- **Available data**
⁂
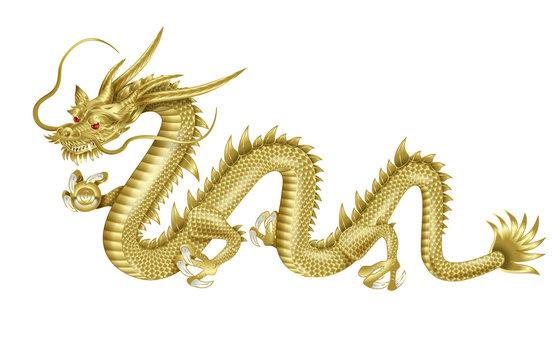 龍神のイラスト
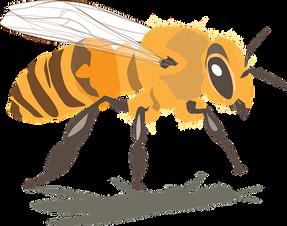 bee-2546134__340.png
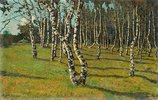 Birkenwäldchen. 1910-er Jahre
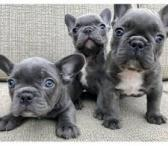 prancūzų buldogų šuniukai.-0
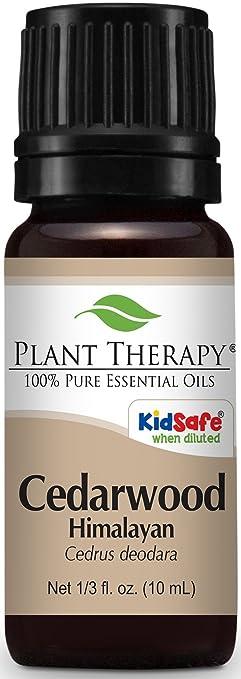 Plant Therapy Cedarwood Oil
⁂
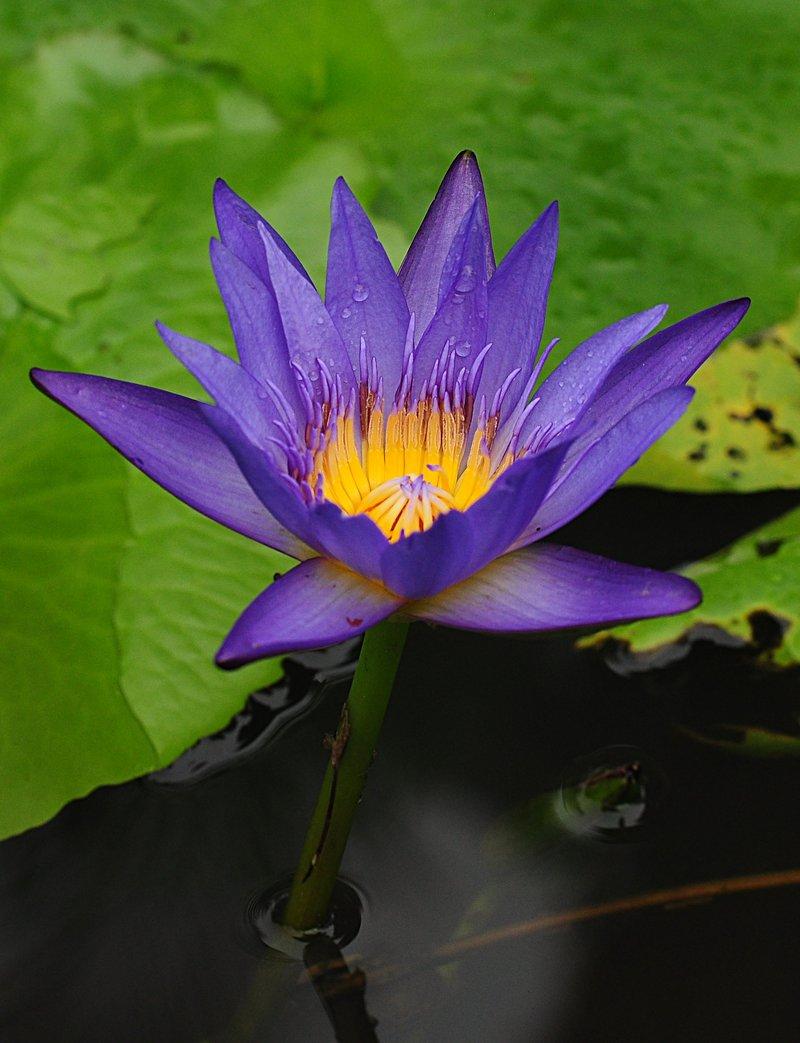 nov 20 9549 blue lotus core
⁂
Working from the entries above, please transcribe only the lines from the line with "bee-2546134__340.png" through the line with "Plant Therapy Cedarwood Oil", exactly, with both end lines and without pictures.

- **Response area**
 bee-2546134__340.png
 Birkenwäldchen. 1910-er Jahre
 prancūzų buldogų šuniukai.-0
 Plant Therapy Cedarwood Oil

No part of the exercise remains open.